SOPE: Stabilizing Off-Policy Evaluation for Online RL with Prior Data
For practitioners combining offline and online RL, SOPE eliminates manual tuning of stabilization phases while improving both performance and computational efficiency.
SOPE uses an actor-aligned Off-Policy Policy Evaluation signal to dynamically control offline training length in online RL with prior data, improving baseline performance by up to 45.6% and reducing TFLOPs by up to 22x on 25 continuous control tasks.

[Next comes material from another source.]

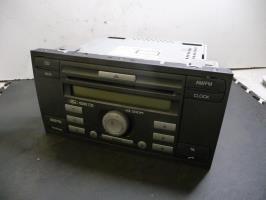 Autoradio d'origine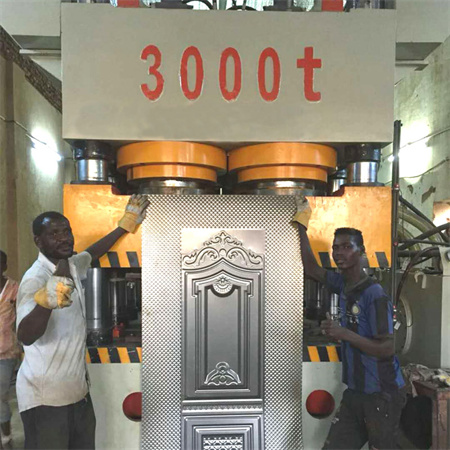 अनुकूलित हाइड्रोलिक प्रेस मेसिन 400 टन 75 टन हाइड्रोलिक पसल प्रेस 800 टन हाइड्रोलिक प्रेस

Incorporating prior data into online reinforcement learning accelerates training but typically forces a difficult trade-off between high computational costs and long, multi-stage training pipelines. While fixed-length stabilization phases are significantly more computationally efficient than static update schedules, they require task-dependent manual tuning, risking either the waste of prior knowledge or severe overfitting. To address this, we propose SOPE, an algorithm that uses an actor-aligned Off-Policy Policy Evaluation (OPE) signal as an automated early-stopping mechanism to dynamically control the length of offline training phases. By evaluating the critic on a held-out validation split under the current policy's action distribution, SOPE halts gradient updates exactly when out-of-distribution benefits saturate, eliminating the need for manual schedule tuning. Evaluated on 25 continuous control tasks from the Minari benchmark suite, SOPE improves baseline performance by up to 45.6% while reducing the required TFLOPs by up to 22x, thus balancing the tradeoff between sample and computational efficiency. These findings demonstrate that adaptive, evaluation-driven update schedules are more effective than relying on static, exhaustive update schedules.